Manta
Andrew Tarpinian
EMAIL HIDDEN
Thu Dec 2 21:56:04 CET 2010
On Dec 2, 2010, at 12:28 PM, Tony Hardie-Bick wrote:
> On 02/12/10 17:15, Jonny Stutters wrote:
>> On 2 December 2010 16:53, Tony Hardie-Bick<tony at entity.net> wrote:
>>
>>> However, to be really useful, there needs to be a deep connection between sound
>>> and gesture, and this device doesn't have that. You can use *any* sound :)
>>
>> Certainly, but that seems to me to be mostly a latency and good
>> programming (and I guess user discipline) issue rather than an issue
>> with this or any other controller once that controller crosses some
>> threshold of knowledge about the physical input from the user.
>
> Yeah - if the interface is really good, then an exploration of possibilities
> becomes artistic rather than technical.
>
> And I think the Manta impresses me as (to my limited knowledge) the best example
> of a matrix-style sequencer applied to musical expression in the notes
> themselves, in addition to matrix-style on-the-fly-song-structuring machinery à
> la Monome.

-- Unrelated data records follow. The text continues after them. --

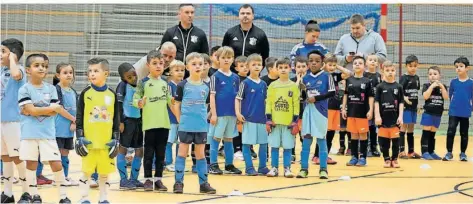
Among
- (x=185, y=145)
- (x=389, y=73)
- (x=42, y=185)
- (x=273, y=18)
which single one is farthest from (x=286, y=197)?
(x=273, y=18)

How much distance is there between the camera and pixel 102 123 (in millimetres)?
7586

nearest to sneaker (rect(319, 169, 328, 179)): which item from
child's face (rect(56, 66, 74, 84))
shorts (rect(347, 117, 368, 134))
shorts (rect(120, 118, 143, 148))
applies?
Result: shorts (rect(347, 117, 368, 134))

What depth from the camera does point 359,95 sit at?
12.0 meters

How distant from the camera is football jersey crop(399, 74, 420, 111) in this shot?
13039mm

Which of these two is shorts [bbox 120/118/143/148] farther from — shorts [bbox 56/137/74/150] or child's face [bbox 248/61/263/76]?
child's face [bbox 248/61/263/76]

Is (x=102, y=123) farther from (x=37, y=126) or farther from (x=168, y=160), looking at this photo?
(x=168, y=160)

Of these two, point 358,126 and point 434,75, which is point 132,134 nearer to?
point 358,126

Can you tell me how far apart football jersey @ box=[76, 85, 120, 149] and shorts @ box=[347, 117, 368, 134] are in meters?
5.09

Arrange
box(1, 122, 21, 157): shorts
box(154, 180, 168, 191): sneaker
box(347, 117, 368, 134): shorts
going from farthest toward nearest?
box(347, 117, 368, 134): shorts
box(154, 180, 168, 191): sneaker
box(1, 122, 21, 157): shorts

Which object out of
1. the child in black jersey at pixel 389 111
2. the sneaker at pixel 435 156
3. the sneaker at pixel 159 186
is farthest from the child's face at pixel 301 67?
the sneaker at pixel 435 156

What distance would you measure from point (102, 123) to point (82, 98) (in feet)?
0.94

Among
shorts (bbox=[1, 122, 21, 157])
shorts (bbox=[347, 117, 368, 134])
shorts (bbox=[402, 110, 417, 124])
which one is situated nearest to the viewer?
shorts (bbox=[1, 122, 21, 157])

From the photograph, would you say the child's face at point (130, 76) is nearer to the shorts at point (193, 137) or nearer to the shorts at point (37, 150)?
the shorts at point (193, 137)

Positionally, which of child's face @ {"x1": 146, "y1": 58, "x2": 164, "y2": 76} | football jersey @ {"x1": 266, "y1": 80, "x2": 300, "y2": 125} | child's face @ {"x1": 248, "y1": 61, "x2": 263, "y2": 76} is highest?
child's face @ {"x1": 248, "y1": 61, "x2": 263, "y2": 76}
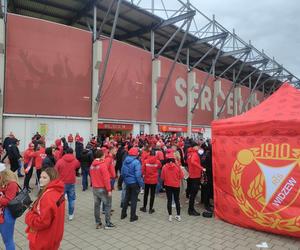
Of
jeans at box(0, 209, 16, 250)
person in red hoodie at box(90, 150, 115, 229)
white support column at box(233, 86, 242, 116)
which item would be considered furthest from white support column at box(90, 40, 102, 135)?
white support column at box(233, 86, 242, 116)

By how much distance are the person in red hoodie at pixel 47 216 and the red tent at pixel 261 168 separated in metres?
4.20

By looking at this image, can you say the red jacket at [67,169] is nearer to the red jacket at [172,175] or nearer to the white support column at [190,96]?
the red jacket at [172,175]

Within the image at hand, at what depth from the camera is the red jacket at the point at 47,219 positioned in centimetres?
302

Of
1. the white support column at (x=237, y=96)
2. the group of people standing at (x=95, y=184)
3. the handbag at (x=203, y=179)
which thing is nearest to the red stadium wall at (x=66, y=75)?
the group of people standing at (x=95, y=184)

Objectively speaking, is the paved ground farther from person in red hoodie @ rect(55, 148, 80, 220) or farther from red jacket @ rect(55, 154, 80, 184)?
red jacket @ rect(55, 154, 80, 184)

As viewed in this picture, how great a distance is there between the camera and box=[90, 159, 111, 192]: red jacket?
5.82 meters

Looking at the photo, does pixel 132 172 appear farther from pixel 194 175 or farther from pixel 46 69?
pixel 46 69

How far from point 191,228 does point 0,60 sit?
14.4m

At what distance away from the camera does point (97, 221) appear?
239 inches

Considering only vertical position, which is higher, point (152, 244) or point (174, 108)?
point (174, 108)

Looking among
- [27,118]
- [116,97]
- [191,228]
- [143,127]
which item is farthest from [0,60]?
[191,228]

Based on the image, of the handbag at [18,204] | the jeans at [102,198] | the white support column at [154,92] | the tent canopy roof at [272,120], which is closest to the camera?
the handbag at [18,204]

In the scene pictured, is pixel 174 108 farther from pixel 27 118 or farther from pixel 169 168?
pixel 169 168

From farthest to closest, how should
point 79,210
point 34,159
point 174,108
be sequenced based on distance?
point 174,108 → point 34,159 → point 79,210
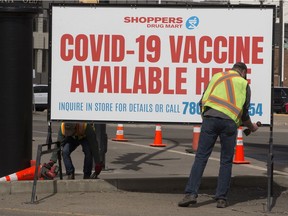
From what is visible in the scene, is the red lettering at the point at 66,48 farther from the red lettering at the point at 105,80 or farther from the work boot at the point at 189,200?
the work boot at the point at 189,200

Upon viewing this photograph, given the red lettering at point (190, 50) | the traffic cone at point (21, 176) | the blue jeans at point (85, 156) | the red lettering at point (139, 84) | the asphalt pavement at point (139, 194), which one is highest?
the red lettering at point (190, 50)

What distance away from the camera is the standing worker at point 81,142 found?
40.6 feet

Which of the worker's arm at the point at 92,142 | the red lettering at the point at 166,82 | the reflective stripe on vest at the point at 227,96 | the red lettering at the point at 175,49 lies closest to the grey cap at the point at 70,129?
the worker's arm at the point at 92,142

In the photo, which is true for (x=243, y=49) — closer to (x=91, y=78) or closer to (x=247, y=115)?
(x=247, y=115)

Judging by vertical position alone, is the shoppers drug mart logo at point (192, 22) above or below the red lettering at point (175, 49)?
above

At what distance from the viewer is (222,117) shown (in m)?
10.1

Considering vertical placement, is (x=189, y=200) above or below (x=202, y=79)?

Which, is a pretty mind-blowing combination - if one simply takes the
> idea of a Monome-type matrix, and then add in *extremely* good velocity/aftertouch.
that's not exactly what this is, it does not sense velocity or pressure really, it senses surface area. Which can give the same result, just different, and maybe better.
> Perhaps it's this combination, rather than the aftertouch itself - or any other
> individual aspect - which is impressing me with this device.